======== Texto da página ========

Com isso, espera-se que os alunos possam melhorar suas habilidades no que diz respeito à interpretação da variação do valor médio quando da introdução e/ou extração de valores na amostra, fato este que poderá facilitar o processo de interiorização do conceito de média. Ocorre que em muitas vezes os alunos, de fato, são capazes de encontrar o valor médio de uma amostra, tendo em vista que tal processo pode ser executado em uma sequência de passos simples e curtos: somar todos os valores da amostra e dividir pelo número de valores somados.

No entanto, sabemos que há uma enorme lacuna entre o fazer cálculo da média e o atribuir significado ao valor médio, uma vez que o aluno pode realizar o procedimento aritmético sem saber o que o valor encontrado retrata. Não é incomum nos depararmos com notícias dos meios de comunicação apresentando informações como por exemplo “o número médio de filhos destas mulheres foi de 1,74”.

======== Entradas listadas ========

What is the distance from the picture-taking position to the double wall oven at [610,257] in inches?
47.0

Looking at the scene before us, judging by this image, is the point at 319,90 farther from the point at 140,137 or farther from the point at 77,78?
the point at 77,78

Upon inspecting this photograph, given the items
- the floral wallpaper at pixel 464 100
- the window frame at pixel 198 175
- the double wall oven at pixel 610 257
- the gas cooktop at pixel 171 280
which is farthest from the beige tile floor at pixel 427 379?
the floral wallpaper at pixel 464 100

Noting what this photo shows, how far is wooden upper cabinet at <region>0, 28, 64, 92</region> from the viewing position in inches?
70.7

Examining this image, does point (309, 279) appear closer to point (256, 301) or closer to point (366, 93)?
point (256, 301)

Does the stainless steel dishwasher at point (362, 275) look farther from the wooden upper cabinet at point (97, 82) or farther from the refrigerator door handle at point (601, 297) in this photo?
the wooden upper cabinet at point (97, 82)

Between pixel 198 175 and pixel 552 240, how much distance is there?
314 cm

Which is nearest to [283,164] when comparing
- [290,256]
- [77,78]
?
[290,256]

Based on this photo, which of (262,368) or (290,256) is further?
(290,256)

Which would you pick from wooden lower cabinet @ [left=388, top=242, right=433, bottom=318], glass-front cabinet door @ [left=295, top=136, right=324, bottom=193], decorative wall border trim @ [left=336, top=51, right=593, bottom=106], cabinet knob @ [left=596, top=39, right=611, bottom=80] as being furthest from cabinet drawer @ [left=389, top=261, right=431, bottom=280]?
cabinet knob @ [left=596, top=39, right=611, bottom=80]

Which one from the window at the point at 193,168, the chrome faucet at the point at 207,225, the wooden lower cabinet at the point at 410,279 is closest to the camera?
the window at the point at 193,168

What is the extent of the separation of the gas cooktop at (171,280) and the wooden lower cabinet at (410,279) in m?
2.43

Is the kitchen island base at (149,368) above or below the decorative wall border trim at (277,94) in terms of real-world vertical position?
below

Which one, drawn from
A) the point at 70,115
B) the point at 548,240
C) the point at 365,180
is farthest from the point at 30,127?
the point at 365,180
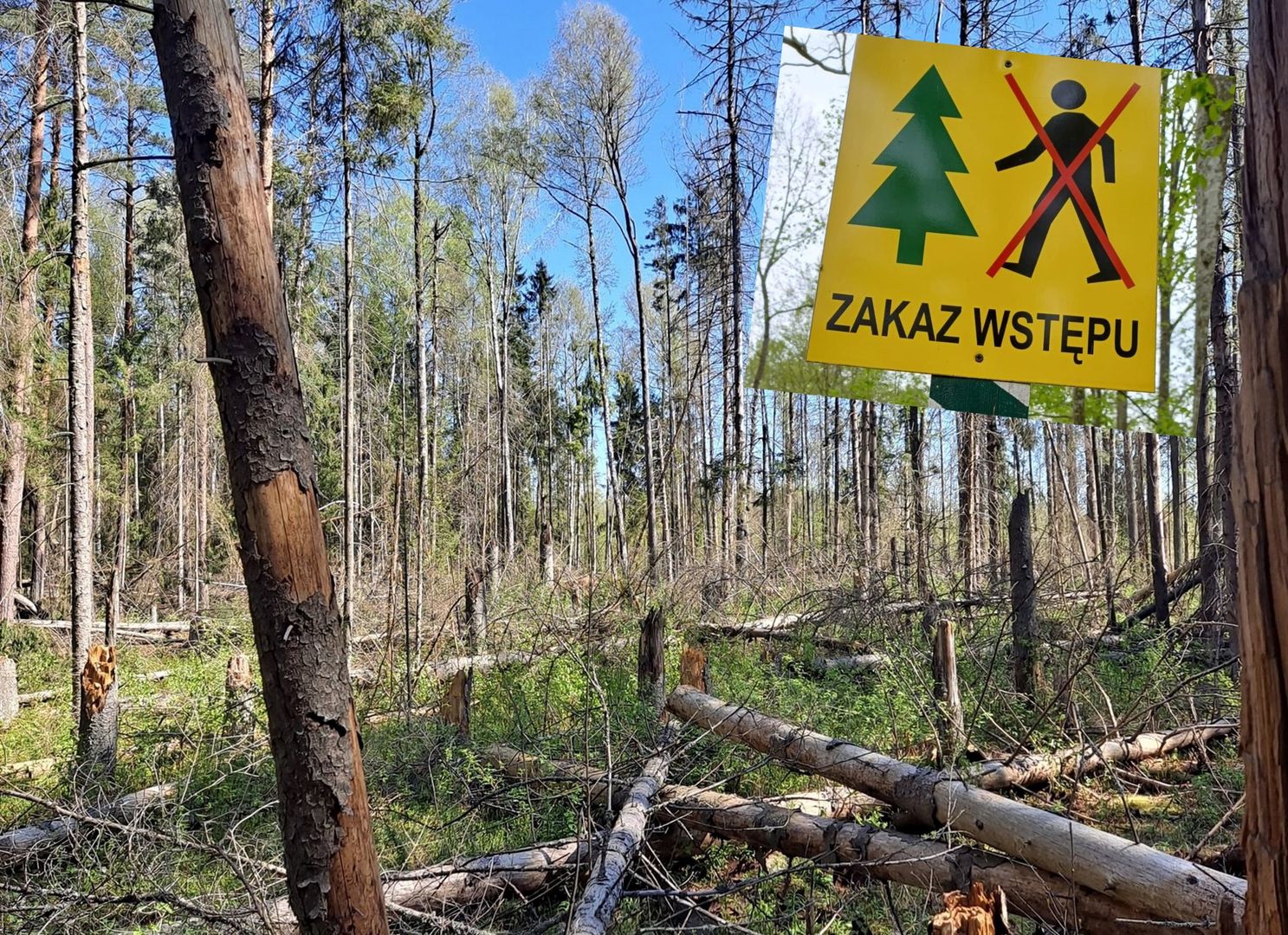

========

Problemas e tarefas ▸
a - Segundo o texto sobre a média, que passos bastam para encontrar o valor médio de uma amostra?
b - Transcreva do texto sobre a média o trecho que começa com as palavras que contêm "Com isso, espera-se" e termina com "de valores somados.".
As entradas não têm relação com o texto sobre a média.

Resultados esperados ▸
a - Somar todos os valores da amostra e dividir pelo número de valores somados.

b -
Com isso, espera-se que os alunos possam melhorar suas habilidades no que diz respeito à interpretação da variação do valor médio quando da introdução e/ou extração de valores na amostra, fato este que poderá facilitar o processo de interiorização do conceito de média. Ocorre que em muitas vezes os alunos, de fato, são capazes de encontrar o valor médio de uma amostra, tendo em vista que tal processo pode ser executado em uma sequência de passos simples e curtos: somar todos os valores da amostra e dividir pelo número de valores somados.